- Joined
- Jan 15, 2002
- Professional Status
- Certified General Appraiser
- State
- California
No it doesn't. The point I'm trying to make is that HBU may or may not be to sell the parcel separately, however most people here have chosen to turn off their brain after performing just the first test (legally permissible). There is no "one size fits all" approach to these assignments, but that doesn't negate the fact that the second parcel can always be valued "in use" (what value does it contribute to the whole) and that figure applied to the market value of both parcels when sold as one subject property.
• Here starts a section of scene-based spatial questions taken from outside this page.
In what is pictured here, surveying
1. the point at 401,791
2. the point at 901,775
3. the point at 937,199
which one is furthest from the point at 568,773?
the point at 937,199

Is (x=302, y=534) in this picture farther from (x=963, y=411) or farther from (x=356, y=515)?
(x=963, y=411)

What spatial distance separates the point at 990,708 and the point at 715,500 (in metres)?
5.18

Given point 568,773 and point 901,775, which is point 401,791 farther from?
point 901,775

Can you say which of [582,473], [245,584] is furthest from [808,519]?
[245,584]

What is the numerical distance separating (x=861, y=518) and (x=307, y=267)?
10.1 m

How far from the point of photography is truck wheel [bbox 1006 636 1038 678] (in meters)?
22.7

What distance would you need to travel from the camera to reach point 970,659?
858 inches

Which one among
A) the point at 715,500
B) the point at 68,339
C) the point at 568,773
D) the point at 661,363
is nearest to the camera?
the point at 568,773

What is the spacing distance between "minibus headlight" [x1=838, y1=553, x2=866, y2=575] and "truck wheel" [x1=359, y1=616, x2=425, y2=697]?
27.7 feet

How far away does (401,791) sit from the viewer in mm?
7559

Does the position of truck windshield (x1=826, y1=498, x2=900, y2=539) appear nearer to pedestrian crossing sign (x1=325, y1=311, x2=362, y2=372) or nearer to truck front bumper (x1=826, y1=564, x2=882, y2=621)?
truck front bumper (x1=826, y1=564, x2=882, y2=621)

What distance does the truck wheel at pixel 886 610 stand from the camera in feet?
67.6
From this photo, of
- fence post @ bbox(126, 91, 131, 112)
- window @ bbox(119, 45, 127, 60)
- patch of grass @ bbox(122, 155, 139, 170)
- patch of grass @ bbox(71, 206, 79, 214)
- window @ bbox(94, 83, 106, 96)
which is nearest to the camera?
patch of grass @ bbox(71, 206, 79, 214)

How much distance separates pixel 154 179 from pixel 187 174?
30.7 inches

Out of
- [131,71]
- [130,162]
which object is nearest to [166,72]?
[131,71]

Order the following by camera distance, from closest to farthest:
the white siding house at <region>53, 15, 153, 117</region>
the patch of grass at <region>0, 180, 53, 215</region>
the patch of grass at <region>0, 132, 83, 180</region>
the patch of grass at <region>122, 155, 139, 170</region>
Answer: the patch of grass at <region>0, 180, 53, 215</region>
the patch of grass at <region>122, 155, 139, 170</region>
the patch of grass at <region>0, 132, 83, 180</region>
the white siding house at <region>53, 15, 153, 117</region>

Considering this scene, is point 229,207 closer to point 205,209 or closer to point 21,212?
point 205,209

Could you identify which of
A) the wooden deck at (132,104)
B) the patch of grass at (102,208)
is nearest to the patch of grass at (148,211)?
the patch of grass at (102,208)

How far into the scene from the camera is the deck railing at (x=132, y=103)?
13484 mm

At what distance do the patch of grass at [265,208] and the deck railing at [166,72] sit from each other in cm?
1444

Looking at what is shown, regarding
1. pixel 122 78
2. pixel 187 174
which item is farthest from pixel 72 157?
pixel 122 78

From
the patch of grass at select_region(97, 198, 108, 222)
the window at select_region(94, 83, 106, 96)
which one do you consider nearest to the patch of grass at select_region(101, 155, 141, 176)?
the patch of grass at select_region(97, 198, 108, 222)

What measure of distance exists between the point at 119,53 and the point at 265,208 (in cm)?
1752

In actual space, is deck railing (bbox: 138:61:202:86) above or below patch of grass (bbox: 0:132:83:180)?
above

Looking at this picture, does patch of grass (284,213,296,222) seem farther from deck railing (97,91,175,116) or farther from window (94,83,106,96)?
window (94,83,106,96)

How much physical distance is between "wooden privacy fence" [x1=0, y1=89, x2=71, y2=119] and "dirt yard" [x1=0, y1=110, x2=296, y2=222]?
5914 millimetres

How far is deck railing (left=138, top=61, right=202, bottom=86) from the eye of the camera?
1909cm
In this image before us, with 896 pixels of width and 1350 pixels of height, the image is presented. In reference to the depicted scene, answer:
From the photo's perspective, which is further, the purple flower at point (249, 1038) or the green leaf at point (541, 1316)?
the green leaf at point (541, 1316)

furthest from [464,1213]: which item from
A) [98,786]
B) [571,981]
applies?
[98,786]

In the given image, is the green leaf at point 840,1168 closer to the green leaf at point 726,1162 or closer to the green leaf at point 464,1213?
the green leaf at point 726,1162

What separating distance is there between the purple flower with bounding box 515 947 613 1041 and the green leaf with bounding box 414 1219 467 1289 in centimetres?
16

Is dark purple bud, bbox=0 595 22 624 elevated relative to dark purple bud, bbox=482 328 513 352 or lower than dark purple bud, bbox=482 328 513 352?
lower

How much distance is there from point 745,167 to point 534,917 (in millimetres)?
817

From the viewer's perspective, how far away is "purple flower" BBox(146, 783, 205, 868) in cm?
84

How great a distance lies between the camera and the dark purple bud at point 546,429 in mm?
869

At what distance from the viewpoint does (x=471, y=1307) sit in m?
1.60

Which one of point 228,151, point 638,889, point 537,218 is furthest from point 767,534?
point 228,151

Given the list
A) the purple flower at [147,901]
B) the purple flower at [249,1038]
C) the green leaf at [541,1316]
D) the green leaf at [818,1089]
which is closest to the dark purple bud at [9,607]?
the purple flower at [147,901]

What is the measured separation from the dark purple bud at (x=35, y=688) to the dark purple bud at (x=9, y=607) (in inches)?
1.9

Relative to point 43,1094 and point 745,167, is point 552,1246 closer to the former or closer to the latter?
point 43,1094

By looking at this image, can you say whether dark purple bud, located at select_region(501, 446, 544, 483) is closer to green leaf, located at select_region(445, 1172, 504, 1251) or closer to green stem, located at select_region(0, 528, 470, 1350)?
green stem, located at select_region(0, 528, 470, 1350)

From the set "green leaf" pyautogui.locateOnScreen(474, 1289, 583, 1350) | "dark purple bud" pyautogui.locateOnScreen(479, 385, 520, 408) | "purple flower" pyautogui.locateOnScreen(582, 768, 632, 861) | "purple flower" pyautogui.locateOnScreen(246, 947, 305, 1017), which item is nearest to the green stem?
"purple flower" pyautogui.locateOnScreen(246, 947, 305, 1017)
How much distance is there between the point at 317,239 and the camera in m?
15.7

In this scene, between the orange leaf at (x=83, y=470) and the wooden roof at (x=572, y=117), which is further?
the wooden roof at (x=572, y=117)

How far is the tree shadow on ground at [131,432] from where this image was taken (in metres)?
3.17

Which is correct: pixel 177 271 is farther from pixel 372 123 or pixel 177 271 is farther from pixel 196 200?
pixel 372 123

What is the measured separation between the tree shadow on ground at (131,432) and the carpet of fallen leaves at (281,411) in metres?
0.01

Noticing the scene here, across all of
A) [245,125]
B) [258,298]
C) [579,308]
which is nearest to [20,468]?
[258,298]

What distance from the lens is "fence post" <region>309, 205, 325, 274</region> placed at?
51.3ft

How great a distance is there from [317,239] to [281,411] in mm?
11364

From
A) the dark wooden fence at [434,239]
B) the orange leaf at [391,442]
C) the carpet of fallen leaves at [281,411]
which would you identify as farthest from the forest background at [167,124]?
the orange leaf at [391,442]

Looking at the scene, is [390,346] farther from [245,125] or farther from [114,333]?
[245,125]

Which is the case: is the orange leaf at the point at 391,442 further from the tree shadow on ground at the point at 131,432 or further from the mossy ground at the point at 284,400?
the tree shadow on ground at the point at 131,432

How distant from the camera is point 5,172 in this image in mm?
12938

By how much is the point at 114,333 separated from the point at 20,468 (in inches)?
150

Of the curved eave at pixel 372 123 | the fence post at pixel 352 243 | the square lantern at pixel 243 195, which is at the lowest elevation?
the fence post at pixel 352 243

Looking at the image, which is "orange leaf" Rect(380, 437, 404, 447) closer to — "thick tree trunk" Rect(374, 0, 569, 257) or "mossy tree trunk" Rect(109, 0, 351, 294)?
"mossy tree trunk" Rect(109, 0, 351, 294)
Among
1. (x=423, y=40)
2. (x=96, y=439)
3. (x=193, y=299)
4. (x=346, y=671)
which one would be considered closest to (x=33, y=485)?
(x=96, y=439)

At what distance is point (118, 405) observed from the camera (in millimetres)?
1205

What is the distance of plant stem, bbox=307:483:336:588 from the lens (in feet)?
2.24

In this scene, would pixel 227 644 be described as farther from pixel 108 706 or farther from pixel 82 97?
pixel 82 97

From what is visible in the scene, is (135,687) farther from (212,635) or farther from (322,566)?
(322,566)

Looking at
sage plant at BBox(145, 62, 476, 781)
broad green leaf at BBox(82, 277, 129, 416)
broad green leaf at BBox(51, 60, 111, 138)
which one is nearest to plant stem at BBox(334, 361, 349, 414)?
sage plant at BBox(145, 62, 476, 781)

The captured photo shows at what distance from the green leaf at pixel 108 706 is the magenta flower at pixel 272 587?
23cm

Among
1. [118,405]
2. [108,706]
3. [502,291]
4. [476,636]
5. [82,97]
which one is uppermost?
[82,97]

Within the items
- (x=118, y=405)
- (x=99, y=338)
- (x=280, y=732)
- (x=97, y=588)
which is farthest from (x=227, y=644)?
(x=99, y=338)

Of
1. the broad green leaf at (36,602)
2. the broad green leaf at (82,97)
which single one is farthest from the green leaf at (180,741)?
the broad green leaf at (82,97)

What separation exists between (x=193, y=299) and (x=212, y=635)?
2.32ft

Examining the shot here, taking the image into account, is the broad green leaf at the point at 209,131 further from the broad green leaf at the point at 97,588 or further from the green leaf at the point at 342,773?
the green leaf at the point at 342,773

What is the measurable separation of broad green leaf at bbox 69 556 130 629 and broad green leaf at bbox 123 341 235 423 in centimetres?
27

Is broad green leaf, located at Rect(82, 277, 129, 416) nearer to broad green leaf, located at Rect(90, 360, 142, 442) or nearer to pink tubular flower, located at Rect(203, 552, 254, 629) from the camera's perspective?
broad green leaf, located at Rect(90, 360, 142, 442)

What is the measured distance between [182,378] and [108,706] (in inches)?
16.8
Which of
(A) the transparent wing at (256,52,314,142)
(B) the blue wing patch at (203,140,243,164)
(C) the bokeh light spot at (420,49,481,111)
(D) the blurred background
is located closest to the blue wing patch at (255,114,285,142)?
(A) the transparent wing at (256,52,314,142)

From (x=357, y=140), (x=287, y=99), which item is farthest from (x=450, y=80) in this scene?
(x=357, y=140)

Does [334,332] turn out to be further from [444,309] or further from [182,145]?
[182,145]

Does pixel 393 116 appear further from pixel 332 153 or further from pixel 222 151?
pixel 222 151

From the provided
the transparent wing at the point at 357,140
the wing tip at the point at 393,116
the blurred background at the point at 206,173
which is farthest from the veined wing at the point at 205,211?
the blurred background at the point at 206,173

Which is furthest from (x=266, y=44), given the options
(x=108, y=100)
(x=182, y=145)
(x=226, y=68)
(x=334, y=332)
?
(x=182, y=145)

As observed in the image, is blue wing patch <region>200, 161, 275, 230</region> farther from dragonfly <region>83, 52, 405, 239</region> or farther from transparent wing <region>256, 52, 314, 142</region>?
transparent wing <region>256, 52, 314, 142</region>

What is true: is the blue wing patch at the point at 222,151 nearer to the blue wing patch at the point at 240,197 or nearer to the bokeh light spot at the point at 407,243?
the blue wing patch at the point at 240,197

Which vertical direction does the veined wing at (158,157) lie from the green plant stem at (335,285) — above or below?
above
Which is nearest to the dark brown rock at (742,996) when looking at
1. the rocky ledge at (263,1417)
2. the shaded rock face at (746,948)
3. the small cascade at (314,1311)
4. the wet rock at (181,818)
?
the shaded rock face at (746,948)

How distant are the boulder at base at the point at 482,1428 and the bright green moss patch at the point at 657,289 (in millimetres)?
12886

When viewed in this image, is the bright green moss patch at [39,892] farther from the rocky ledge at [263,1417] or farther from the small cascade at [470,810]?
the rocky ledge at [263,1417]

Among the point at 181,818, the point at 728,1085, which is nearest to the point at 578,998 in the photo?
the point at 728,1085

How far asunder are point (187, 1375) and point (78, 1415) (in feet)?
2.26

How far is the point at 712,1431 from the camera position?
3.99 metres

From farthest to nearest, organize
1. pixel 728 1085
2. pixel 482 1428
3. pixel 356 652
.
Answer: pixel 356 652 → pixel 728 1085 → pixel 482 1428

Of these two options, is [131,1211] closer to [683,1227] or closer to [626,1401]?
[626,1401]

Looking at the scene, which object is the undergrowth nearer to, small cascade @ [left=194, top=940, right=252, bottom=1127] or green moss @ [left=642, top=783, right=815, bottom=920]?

Fannie isn't allowed to lend on VIU appraisals. But even if they were allowed to do it, them requesting appraisers do VIU without disclosing it as such in their reports amounts to an unreasonable assignment condition. The same for skipping the EA that the 2-parcel assemblage is worth the same as the 1 parcel properties, and for not even disclosing the various other elements of HBU which are of effect on this property. None of that meets our minimum standards of conduct for an appraiser.
As for the value of the house+extra, appraisers who don't provide even 1 comparable with that attribute and just pull whatever reconciliation they're using for that - if any at all - out of thin air, that's even worse than skipping the remainder of an HBU analysis. There are ways to actually analyze for that attribute and develop the opinion, so there's no reason to make the unsupported assumption.
To repeat, not one of the sales transactions in the dataset you posted for the appraisal on Garfield was a house+extra, which means not one of them was directly comparable to the Garfield property in terms of that particular attribute. Garfield is a "B" type property that was apparently appraised as if it was an "A" type property. Probably out of expediency. We have no way of telling *from those sales* what the value of a "B" property is in that market.